Search code examples
bashparsingsedfasta

Slow bash script to execute sed expression on each line of an input file


I have a simple bash script as follows

#!/bin/bash
#This script reads a file of row identifiers separated by new lines 
# and outputs all query FASTA sequences whose headers contain that identifier.
# usage filter_fasta_on_ids.sh fasta_to_filter.fa < seq_ids.txt; > filtered.fa


while read SEQID; do
    sed -n -e "/$SEQID/,/>/ p" $1 | head -n -1
done

A fasta file has the following format:

> HeadER23217;count=1342
ACTGTGCCCCGTGTAA
CGTTTGTCCACATACC
>ANotherName;count=3221
GGGTACAGACCTACAC
CAACTAGGGGACCAAT

edit changed header names to better show their actual structure in the files

The script I made above does filter the file correctly, but it is very slow.

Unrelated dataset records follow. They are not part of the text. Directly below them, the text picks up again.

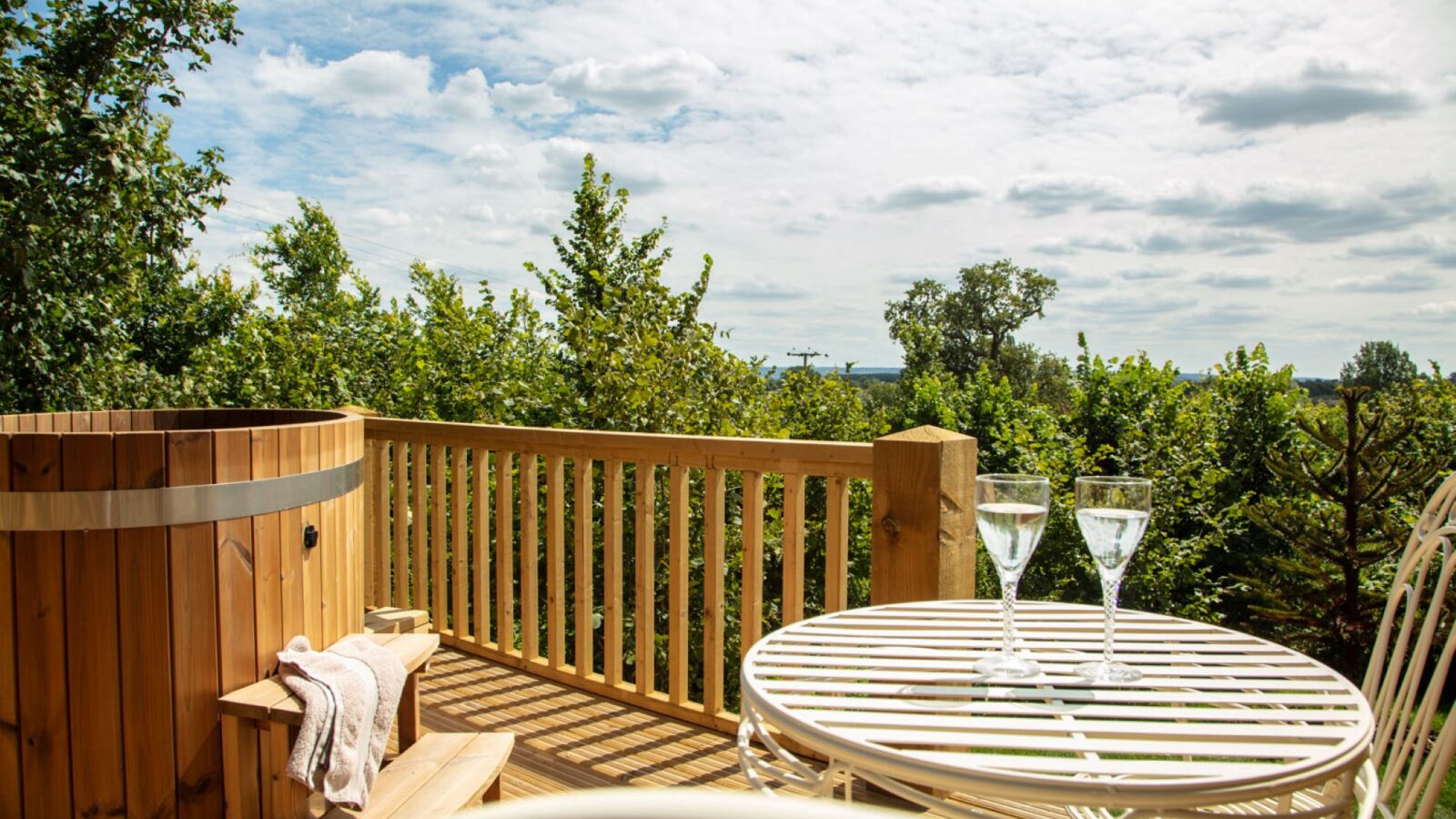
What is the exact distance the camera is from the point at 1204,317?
18.7 metres

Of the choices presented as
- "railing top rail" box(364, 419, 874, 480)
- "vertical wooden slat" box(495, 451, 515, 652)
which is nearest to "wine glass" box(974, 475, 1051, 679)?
"railing top rail" box(364, 419, 874, 480)

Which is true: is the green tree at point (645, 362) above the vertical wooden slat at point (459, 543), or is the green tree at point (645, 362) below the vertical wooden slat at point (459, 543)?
above

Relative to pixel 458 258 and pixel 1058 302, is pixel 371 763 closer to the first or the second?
pixel 458 258

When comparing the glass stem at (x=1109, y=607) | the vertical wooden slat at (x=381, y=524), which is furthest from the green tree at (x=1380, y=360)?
the glass stem at (x=1109, y=607)

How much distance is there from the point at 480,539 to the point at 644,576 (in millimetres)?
911

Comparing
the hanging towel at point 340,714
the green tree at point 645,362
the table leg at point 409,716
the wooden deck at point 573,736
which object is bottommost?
the wooden deck at point 573,736

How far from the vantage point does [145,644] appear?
1901 mm

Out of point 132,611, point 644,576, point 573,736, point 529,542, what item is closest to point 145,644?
point 132,611

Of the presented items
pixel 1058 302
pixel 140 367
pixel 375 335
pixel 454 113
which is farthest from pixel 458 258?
pixel 1058 302

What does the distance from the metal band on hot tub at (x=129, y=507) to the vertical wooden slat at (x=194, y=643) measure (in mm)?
25

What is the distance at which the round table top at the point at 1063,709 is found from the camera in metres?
1.03

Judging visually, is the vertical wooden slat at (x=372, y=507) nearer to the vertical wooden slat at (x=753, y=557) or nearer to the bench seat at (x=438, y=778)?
the bench seat at (x=438, y=778)

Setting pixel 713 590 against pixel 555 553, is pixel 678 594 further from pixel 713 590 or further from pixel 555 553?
pixel 555 553

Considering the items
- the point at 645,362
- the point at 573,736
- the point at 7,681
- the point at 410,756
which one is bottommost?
the point at 573,736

My input file has ~ 20,000,000 lines containing ~ 4,000,000 sequences, and I have a list of 80,000 headers that I want to filter on. Is there a faster way to do this using bash/sed or other tools (like python or perl?) Any ideas why the script above is taking hours to complete?


Solution

  • You're scanning the large file 80k times. I'll suggest a different approach with a different tool: awk. Load the selection list into an hashmap (awk array) and while scanning the large file if any sequence matches print.

    For example

    $ awk -F"\n" -v RS=">" 'NR==FNR{for(i=1;i<=NF;i++) a["Sequence ID " $i]; next}
                            $1 in a' headers fasta         
    

    The -F"\n" flag sets the field separator in the input file to be a new line. -v RS=">" sets the record separator to be a ">"

    Sequence ID 1
    ACTGTGCCCCGTGTAA
    CGTTTGTCCACATACC
    
    Sequence ID 4
    GGGTACAGACCTACAT
    CAACTAGGGGACCAAT
    

    the headers file contains

    $ cat headers
    1
    4
    

    and the fasta file includes some more records in the same format.

    If your headers already includes the "Sequence ID" prefix, adjust the code as such. I didn't test this for large files but should be dramatically faster than your code as long as you don't have memory restrictions to hold 80K size array. In that case, splitting the headers to multiple sections and combining the results should be trivial.

    To allow any format of header and to have the resulting file be a valid FASTA file, you can use the following command:

    awk -F"\n" -v RS=">" -v ORS=">" -v OFS="\n" 'NR==FNR{for(i=1;i<=NF;i++) a[$i]; next} $1 in a' headers fasta > out
    

    The ORS and OFS flags set the output field and record separators, in this case to be the same as the input fasta file.